- [Written request] Render the listing below as a JSON list of strings with one string per line, omitting blank lines and leaving out the pictures.

[start Exercise materials]

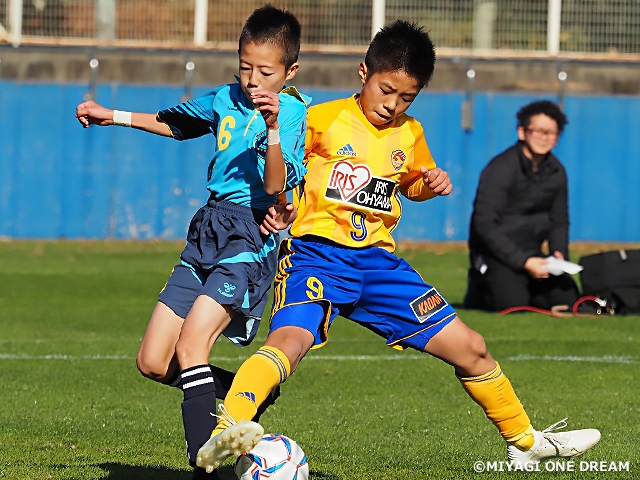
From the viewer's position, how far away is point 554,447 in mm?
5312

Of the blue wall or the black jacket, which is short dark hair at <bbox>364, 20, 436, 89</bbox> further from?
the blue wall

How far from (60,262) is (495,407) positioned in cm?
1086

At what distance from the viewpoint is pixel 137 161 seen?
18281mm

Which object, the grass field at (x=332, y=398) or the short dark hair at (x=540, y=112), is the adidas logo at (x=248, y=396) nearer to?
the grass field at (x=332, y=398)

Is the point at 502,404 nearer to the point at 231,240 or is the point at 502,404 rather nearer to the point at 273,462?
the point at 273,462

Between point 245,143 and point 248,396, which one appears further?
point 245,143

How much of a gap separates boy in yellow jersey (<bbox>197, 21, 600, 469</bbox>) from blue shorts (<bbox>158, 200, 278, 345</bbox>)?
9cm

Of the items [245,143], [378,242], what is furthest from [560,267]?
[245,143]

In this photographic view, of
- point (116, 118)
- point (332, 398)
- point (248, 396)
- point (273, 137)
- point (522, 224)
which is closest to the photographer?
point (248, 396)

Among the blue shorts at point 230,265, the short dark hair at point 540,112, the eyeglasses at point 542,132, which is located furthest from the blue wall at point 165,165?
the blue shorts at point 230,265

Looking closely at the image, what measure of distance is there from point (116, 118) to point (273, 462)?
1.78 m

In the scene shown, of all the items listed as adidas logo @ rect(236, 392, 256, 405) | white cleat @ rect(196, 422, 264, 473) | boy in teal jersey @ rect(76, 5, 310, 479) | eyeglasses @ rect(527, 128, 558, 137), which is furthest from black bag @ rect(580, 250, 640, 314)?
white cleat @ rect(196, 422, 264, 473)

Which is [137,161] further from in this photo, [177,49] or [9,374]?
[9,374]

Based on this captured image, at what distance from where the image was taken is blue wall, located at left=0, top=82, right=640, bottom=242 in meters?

[end Exercise materials]

- [Solution for this problem]
[
  "From the viewer's position, how far away is point 554,447 in mm?",
  "5312",
  "Of the blue wall or the black jacket, which is short dark hair at <bbox>364, 20, 436, 89</bbox> further from?",
  "the blue wall",
  "How far from (60,262) is (495,407) positioned in cm?",
  "1086",
  "At what distance from the viewpoint is pixel 137 161 seen?",
  "18281mm",
  "Which object, the grass field at (x=332, y=398) or the short dark hair at (x=540, y=112), is the adidas logo at (x=248, y=396) nearer to?",
  "the grass field at (x=332, y=398)",
  "Is the point at 502,404 nearer to the point at 231,240 or is the point at 502,404 rather nearer to the point at 273,462?",
  "the point at 273,462",
  "Between point 245,143 and point 248,396, which one appears further?",
  "point 245,143",
  "How much of a gap separates boy in yellow jersey (<bbox>197, 21, 600, 469</bbox>) from blue shorts (<bbox>158, 200, 278, 345</bbox>)?",
  "9cm",
  "Of the items [245,143], [378,242], what is furthest from [560,267]?",
  "[245,143]",
  "In this photographic view, of",
  "- point (116, 118)",
  "- point (332, 398)",
  "- point (248, 396)",
  "- point (273, 137)",
  "- point (522, 224)",
  "which is closest to the photographer?",
  "point (248, 396)",
  "Among the blue shorts at point 230,265, the short dark hair at point 540,112, the eyeglasses at point 542,132, which is located furthest from the blue wall at point 165,165?",
  "the blue shorts at point 230,265",
  "Looking closely at the image, what measure of distance is there from point (116, 118) to point (273, 462)?",
  "1.78 m",
  "In the scene shown, of all the items listed as adidas logo @ rect(236, 392, 256, 405) | white cleat @ rect(196, 422, 264, 473) | boy in teal jersey @ rect(76, 5, 310, 479) | eyeglasses @ rect(527, 128, 558, 137), which is furthest from black bag @ rect(580, 250, 640, 314)?",
  "white cleat @ rect(196, 422, 264, 473)",
  "Which is [137,161] further from in this photo, [177,49] or [9,374]?",
  "[9,374]",
  "Based on this captured image, at what distance from where the image was taken is blue wall, located at left=0, top=82, right=640, bottom=242 in meters?"
]